US 12,254,864 B1
Augmenting datasets for training audio generation models
Mateusz Aleksander Lajszczak, Cambridge (GB); Adam Marek Gabrys, Sopot (PL); Arent van Korlaar, London (GB); Ruizhe Li, London (GB); Elena Sergeevna Sokolova, London (GB); Jaime Lorenzo Trueba, Madrid (ES); Arnaud Vincent Pierre Yves Joly, Cambridge (GB); Marco Nicolis, London (GB); and Ekaterina Petrova, Oberhaching (DE)
Assigned to Amazon Technologies, Inc., Seattle, WA (US)
Filed by Amazon Technologies, Inc., Seattle, WA (US)
Filed on Jun. 30, 2022, as Appl. No. 17/854,439.
Int. Cl. G10L 13/047 (2013.01); G10L 15/02 (2006.01); G10L 15/16 (2006.01); G10L 15/18 (2013.01); G10L 15/22 (2006.01); G10L 25/18 (2013.01)

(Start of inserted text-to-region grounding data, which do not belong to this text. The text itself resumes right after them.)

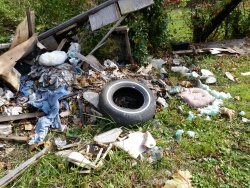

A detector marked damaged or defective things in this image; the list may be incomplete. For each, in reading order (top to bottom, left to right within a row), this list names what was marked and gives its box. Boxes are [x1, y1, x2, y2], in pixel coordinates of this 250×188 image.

rusty metal sheet [90, 3, 121, 30]
torn fabric scrap [27, 84, 70, 145]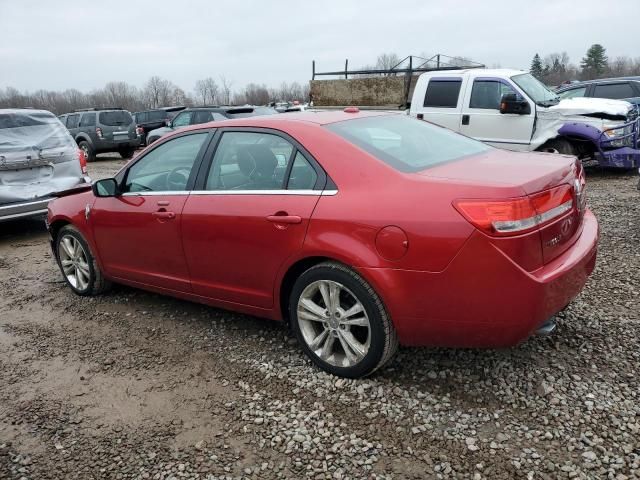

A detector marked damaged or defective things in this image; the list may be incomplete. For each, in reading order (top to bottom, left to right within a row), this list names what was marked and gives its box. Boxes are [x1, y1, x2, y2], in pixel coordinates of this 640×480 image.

damaged car [0, 108, 89, 221]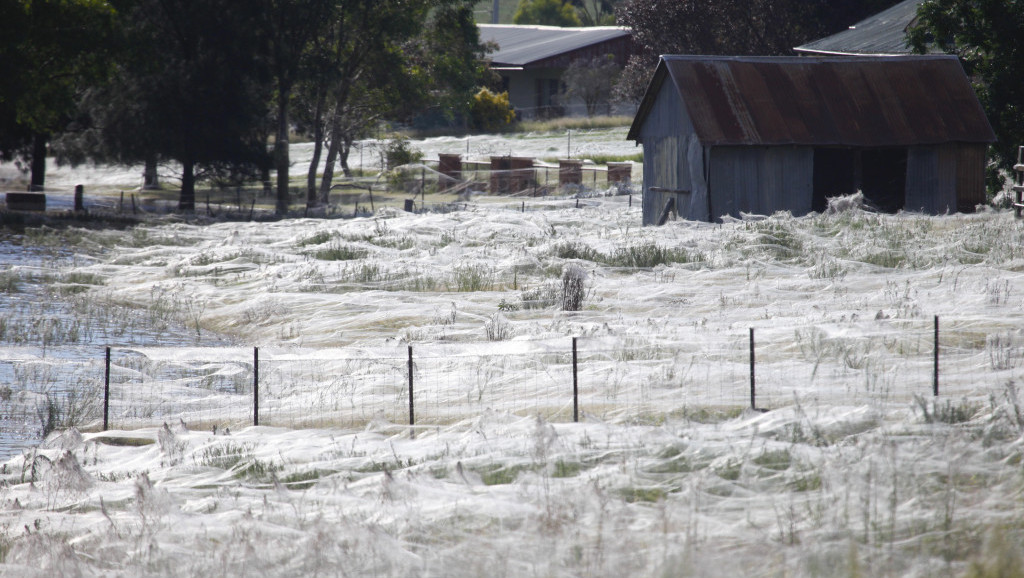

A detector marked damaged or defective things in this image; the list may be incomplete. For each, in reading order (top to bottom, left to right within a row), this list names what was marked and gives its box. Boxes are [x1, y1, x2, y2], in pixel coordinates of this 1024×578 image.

rusty roof [626, 53, 995, 146]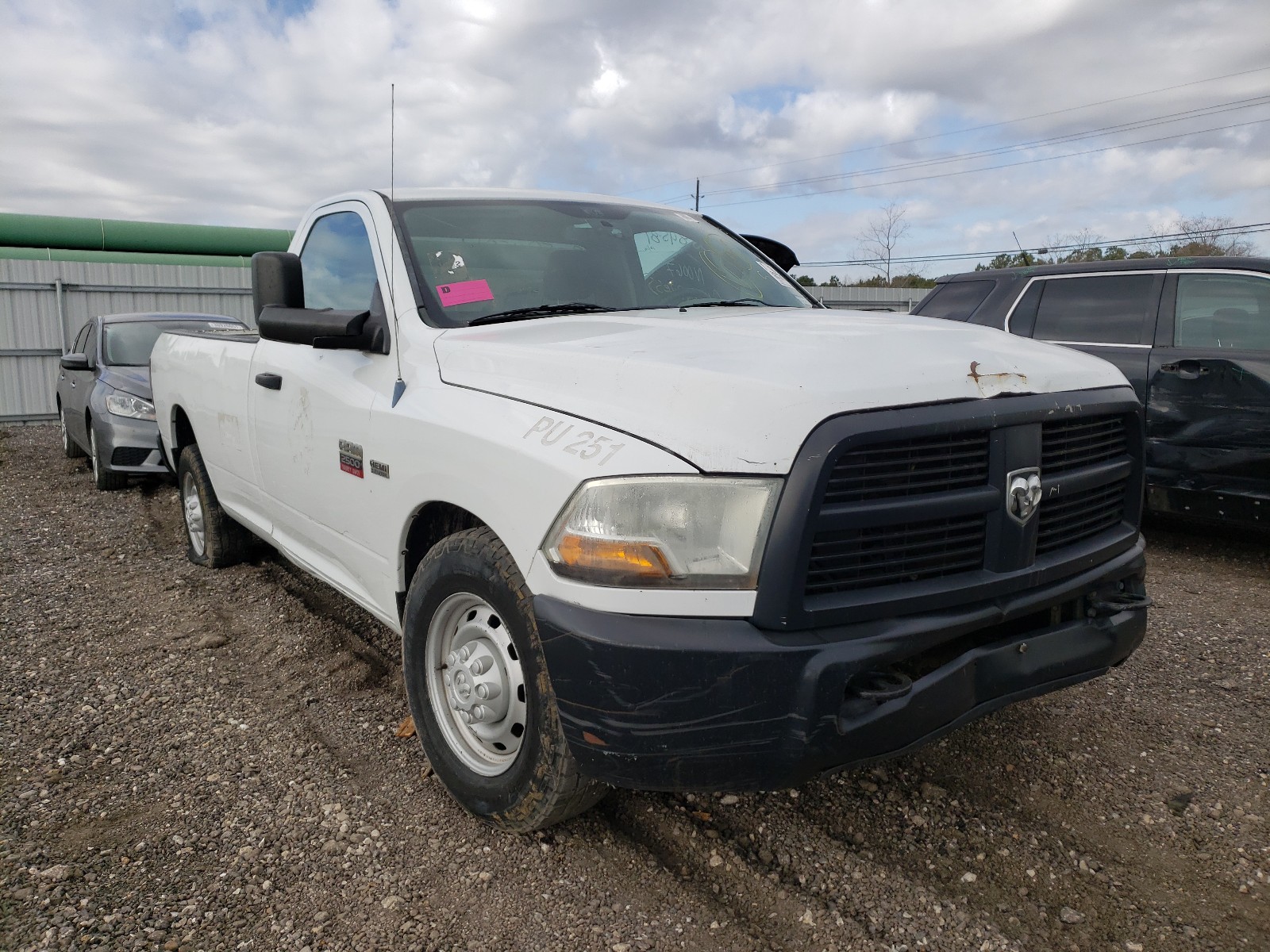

CPC G10L 13/047 (2013.01) [G10L 15/02 (2013.01); G10L 15/16 (2013.01); G10L 15/1815 (2013.01); G10L 15/22 (2013.01); G10L 25/18 (2013.01); G10L 2015/025 (2013.01)] 20 Claims
OG exemplary drawing
 
1. A method comprising:
receiving first audio data representing first human speech;
processing the first audio data using a neural network encoder to generate first encoded data, the first encoded data representing semantic information and feature data of the first human speech, wherein the feature data represents one or more of prosody, timbre, speaker identity, or speaking style of the first human speech;
training an acoustic/semantic language model (ASLM) to process a first portion of the first encoded data to predict a second portion of the first encoded data, the second portion occurring after the first portion;
receiving second audio data representing second human speech having voice characteristics to be reproduced by a text-to-speech (TTS) model;
processing the second audio data using the neural network encoder to generate second encoded data, the second encoded data representing semantic information and feature data of the second human speech, wherein the feature data represents one or more of prosody, timbre, speaker identity, or speaking style of the first human speech;
processing the second encoded data using the ASLM to generate third encoded data, the third encoded data representing a predicted continuation of the second human speech;
processing the third encoded data using a neural network decoder to generate third audio data; and
training the TTS model using the second audio data and the third audio data.